--- TASK TO COMPLETE ---
Can you reproduce these lines word for word, beginning at the line that has "Which option among" and stopping after the line that has "3.23 meters"?

--- RAW RECORDS ---
- - - - -

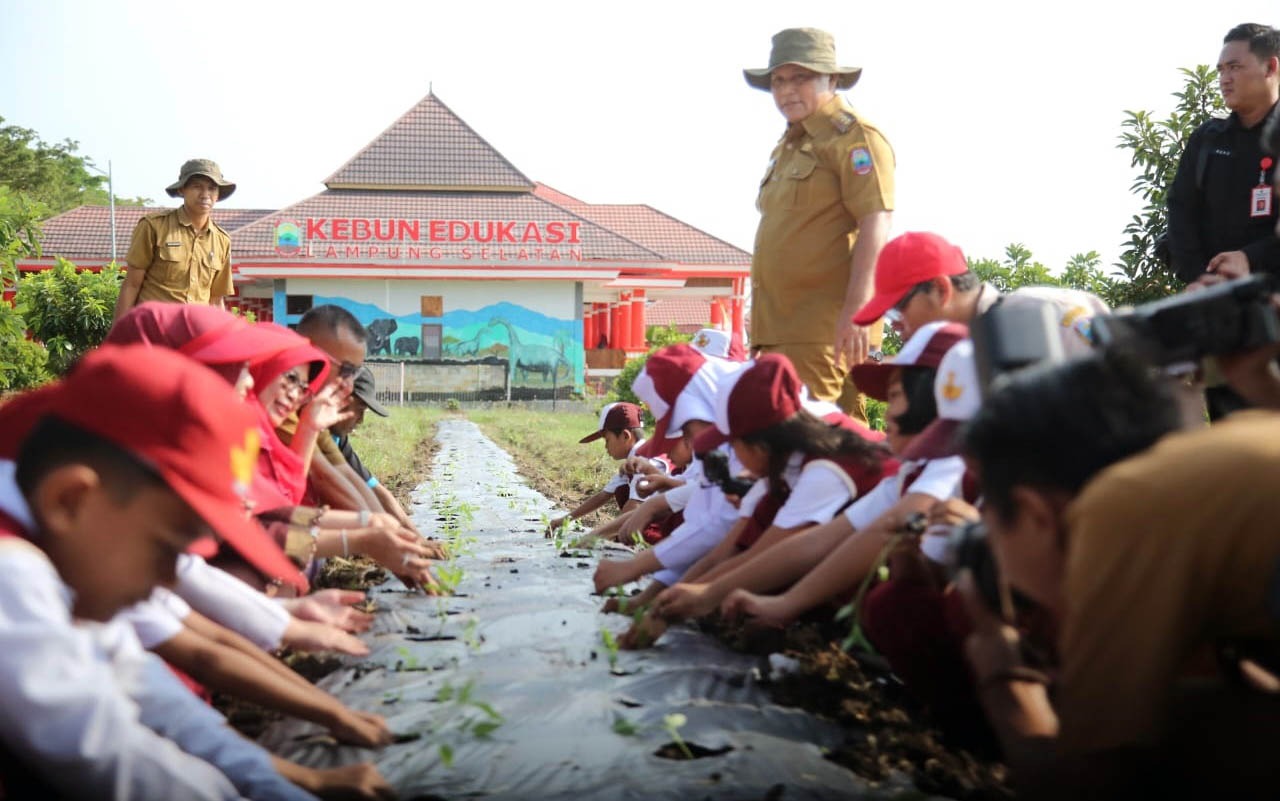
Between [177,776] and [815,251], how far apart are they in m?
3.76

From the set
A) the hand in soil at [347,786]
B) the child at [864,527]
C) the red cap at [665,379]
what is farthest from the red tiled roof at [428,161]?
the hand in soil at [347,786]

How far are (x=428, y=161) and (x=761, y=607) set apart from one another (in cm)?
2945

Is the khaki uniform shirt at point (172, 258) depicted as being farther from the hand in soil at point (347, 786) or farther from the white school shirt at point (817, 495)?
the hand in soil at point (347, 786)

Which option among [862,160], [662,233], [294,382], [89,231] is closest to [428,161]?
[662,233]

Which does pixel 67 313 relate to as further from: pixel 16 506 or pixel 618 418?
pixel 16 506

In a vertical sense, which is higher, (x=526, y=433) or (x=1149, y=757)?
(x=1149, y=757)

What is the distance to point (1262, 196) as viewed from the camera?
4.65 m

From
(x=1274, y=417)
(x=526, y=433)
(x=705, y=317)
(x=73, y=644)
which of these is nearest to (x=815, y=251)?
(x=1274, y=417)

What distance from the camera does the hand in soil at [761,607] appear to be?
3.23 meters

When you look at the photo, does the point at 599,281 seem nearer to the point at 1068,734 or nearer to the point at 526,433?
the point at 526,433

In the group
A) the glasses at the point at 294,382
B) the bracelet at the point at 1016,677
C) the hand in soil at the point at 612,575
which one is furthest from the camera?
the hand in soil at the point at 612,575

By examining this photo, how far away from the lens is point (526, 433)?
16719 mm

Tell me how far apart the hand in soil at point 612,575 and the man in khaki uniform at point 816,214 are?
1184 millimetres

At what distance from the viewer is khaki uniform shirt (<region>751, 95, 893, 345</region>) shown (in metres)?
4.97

- - - - -

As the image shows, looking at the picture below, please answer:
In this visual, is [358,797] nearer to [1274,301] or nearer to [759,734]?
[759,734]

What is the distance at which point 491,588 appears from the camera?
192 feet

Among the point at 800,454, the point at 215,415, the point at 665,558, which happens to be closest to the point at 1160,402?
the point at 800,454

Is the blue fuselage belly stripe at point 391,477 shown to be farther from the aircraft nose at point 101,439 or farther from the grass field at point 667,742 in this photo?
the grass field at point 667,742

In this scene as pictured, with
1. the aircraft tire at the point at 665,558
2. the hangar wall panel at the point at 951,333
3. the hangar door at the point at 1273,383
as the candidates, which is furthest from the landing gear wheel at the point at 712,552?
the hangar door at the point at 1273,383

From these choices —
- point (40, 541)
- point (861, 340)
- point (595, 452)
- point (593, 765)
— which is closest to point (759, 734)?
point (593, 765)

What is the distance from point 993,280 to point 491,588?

- - - - -

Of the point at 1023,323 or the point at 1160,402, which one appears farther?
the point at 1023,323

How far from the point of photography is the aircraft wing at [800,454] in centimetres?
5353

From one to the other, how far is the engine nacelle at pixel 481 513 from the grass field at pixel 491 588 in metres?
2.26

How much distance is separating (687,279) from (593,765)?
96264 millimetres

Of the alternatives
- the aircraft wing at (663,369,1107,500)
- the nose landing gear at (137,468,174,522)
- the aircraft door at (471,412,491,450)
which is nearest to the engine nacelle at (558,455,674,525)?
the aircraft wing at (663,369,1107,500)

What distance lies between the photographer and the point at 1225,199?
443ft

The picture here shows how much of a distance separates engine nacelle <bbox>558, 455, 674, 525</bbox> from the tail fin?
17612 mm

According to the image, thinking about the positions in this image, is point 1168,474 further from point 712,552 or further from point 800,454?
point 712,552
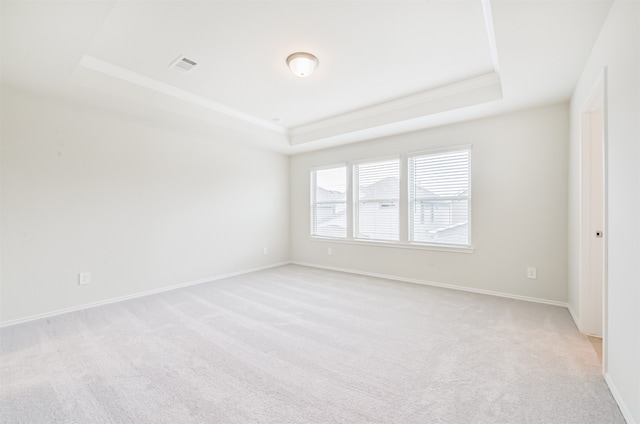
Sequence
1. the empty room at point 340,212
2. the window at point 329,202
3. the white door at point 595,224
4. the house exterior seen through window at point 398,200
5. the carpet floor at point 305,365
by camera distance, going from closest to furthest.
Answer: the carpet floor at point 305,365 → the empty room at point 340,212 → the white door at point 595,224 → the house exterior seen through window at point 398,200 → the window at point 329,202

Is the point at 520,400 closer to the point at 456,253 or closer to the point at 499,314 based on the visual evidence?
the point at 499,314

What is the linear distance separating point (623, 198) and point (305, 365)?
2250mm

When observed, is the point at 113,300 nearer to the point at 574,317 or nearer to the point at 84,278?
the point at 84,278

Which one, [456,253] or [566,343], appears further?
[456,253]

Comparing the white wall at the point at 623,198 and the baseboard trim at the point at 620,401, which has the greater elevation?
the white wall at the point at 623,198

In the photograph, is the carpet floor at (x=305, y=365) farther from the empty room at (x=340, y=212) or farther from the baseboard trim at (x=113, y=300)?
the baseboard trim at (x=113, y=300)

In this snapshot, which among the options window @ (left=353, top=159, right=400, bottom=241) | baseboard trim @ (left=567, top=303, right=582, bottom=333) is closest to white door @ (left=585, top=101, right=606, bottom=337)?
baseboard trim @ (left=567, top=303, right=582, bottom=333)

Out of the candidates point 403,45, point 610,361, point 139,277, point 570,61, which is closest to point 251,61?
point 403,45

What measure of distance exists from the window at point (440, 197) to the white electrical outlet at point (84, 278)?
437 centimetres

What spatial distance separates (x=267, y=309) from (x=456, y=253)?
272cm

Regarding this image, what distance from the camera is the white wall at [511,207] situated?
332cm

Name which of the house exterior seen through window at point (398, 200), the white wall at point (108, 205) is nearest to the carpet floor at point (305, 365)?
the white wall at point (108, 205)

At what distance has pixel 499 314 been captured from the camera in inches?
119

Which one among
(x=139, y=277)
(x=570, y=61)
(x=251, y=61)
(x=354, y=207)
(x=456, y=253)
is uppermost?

- - - - -

--- RESPONSE ---
Which option among [862,160], [662,233], [294,382], [89,231] is closest to [428,161]?
[662,233]

Which does pixel 67 313 relate to as further from: pixel 16 506 or pixel 618 418?
pixel 16 506

In a vertical sense, which is higher, (x=526, y=433) or (x=1149, y=757)?
(x=1149, y=757)

What is the distance to point (1262, 196) as viewed from the camera?
4.65 m

From
(x=1274, y=417)
(x=526, y=433)
(x=705, y=317)
(x=73, y=644)
which of these is nearest to (x=815, y=251)?
(x=1274, y=417)

What distance from the camera does the hand in soil at [761,607] appear to be?
3.23 meters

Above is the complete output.